Saved entries

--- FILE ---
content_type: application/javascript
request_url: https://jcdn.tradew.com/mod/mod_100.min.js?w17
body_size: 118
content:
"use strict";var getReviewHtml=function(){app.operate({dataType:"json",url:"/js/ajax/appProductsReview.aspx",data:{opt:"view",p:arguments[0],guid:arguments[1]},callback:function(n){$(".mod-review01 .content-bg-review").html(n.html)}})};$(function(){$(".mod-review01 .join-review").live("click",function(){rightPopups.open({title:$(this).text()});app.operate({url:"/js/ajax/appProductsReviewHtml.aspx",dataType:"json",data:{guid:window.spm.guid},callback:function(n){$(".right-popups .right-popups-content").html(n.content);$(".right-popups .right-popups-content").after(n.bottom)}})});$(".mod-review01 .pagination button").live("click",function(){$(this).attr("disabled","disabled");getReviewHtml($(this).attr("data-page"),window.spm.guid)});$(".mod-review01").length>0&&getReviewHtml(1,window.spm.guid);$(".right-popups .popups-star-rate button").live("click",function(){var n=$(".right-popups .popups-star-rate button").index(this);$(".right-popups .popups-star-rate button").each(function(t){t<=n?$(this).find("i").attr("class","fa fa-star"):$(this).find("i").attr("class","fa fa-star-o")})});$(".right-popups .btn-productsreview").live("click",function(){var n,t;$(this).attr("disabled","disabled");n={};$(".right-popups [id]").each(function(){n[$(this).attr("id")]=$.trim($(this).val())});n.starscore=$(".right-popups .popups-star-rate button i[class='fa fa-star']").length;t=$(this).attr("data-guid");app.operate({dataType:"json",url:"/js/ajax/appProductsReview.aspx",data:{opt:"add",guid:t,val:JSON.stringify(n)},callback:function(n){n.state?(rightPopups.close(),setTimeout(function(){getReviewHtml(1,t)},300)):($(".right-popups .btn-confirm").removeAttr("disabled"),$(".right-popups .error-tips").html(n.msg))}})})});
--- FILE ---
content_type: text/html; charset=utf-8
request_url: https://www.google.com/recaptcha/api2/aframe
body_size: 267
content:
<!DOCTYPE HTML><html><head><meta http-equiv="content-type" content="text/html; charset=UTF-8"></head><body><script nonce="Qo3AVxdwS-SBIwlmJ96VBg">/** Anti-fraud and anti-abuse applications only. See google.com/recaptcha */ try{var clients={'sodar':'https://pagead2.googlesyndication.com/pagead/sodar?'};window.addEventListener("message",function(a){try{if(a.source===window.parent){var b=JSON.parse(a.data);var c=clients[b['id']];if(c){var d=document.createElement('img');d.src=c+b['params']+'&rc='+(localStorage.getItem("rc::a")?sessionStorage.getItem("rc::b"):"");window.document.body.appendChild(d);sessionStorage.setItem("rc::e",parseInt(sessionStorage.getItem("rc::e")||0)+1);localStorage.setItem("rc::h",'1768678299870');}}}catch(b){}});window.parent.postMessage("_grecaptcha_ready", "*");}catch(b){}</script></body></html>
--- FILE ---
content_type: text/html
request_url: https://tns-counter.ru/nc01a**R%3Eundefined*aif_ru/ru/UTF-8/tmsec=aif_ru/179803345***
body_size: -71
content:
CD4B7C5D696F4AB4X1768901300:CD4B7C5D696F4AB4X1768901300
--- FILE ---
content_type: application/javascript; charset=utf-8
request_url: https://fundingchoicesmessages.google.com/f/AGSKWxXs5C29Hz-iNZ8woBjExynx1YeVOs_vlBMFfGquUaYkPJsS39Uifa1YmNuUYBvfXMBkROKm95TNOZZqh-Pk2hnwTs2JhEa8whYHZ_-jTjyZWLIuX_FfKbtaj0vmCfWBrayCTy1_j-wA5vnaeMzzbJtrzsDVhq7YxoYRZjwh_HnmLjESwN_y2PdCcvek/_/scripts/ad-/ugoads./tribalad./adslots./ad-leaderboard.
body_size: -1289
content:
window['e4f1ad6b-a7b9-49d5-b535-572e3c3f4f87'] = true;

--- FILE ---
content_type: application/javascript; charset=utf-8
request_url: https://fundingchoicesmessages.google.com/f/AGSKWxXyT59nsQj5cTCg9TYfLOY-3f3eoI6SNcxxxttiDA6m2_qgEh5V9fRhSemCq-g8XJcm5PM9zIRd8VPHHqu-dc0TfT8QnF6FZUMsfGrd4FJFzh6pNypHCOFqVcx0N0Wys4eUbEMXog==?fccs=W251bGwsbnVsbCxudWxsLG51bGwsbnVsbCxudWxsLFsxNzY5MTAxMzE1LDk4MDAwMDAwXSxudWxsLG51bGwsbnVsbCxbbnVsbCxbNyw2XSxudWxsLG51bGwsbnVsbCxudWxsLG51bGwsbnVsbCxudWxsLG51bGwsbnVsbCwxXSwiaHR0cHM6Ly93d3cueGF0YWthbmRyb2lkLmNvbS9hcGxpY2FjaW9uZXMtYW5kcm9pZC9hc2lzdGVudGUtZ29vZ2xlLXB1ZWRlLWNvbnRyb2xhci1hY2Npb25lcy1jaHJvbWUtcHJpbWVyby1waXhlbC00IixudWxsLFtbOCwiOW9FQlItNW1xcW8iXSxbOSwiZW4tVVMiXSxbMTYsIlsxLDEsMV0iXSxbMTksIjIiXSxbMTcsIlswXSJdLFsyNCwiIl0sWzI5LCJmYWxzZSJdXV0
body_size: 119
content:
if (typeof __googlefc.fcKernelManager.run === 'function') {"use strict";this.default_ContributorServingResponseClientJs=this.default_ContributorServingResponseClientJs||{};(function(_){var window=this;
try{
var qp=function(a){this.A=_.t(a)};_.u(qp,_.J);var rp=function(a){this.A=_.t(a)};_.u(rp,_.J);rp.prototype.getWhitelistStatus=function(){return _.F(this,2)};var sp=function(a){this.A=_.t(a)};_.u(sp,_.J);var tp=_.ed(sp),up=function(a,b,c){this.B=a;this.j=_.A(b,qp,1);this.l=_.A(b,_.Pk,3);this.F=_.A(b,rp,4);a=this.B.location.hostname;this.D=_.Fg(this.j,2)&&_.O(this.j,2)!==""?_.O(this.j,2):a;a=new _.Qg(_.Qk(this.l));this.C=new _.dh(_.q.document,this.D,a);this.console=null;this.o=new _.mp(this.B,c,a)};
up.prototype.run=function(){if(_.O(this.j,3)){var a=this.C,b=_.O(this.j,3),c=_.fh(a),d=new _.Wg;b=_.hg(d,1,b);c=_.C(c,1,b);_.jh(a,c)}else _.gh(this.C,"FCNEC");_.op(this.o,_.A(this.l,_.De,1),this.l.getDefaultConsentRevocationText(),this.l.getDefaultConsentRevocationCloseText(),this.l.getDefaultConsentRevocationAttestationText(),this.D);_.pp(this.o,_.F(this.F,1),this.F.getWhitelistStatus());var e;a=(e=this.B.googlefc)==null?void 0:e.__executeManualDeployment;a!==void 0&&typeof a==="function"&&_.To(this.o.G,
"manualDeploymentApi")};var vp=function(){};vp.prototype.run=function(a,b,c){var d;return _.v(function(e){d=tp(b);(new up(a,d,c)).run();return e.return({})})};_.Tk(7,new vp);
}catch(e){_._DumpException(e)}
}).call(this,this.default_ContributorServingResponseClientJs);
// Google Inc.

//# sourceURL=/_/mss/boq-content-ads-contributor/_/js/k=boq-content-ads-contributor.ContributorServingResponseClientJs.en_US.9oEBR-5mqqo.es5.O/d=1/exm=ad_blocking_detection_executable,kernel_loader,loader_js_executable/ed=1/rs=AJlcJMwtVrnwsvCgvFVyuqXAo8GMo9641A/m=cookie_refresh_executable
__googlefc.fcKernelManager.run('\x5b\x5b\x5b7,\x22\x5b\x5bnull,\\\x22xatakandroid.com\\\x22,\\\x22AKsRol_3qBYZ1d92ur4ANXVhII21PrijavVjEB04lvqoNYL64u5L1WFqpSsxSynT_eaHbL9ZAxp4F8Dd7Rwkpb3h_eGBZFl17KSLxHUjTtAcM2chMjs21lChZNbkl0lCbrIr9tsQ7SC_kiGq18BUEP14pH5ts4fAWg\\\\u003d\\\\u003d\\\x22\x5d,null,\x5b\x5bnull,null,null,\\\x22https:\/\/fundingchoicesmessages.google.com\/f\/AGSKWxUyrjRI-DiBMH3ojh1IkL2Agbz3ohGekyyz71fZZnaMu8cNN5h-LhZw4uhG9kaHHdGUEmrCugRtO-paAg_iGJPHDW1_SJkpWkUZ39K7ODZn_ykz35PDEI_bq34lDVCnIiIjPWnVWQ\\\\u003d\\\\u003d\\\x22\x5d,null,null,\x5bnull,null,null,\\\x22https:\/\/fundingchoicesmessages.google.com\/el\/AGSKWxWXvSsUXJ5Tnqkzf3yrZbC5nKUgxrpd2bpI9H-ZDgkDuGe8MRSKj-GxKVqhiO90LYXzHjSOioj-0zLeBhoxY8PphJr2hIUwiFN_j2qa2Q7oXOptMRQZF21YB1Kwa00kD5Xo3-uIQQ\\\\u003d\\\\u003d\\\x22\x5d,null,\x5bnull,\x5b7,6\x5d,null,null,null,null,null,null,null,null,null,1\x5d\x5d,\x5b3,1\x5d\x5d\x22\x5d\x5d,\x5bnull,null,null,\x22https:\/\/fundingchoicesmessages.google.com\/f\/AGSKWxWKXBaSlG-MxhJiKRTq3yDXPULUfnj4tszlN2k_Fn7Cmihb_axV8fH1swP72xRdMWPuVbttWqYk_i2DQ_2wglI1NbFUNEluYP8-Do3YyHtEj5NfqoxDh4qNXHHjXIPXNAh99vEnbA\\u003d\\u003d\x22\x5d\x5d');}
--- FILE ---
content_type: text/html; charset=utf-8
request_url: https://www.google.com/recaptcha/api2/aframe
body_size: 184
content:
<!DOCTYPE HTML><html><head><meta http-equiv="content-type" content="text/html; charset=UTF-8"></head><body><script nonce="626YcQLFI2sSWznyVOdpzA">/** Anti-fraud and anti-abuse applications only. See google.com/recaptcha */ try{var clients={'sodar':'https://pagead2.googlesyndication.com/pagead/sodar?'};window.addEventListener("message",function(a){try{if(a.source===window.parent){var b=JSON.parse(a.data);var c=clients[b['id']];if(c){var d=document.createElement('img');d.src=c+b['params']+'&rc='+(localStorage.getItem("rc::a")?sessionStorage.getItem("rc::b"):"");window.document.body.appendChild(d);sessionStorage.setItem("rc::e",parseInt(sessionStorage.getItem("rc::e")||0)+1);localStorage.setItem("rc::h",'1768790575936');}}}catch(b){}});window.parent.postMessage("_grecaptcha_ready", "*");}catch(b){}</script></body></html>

§ Task to carry out
From the data above, work out how many lines hold "return". Answer with the number alone.

§ Answer to this task
2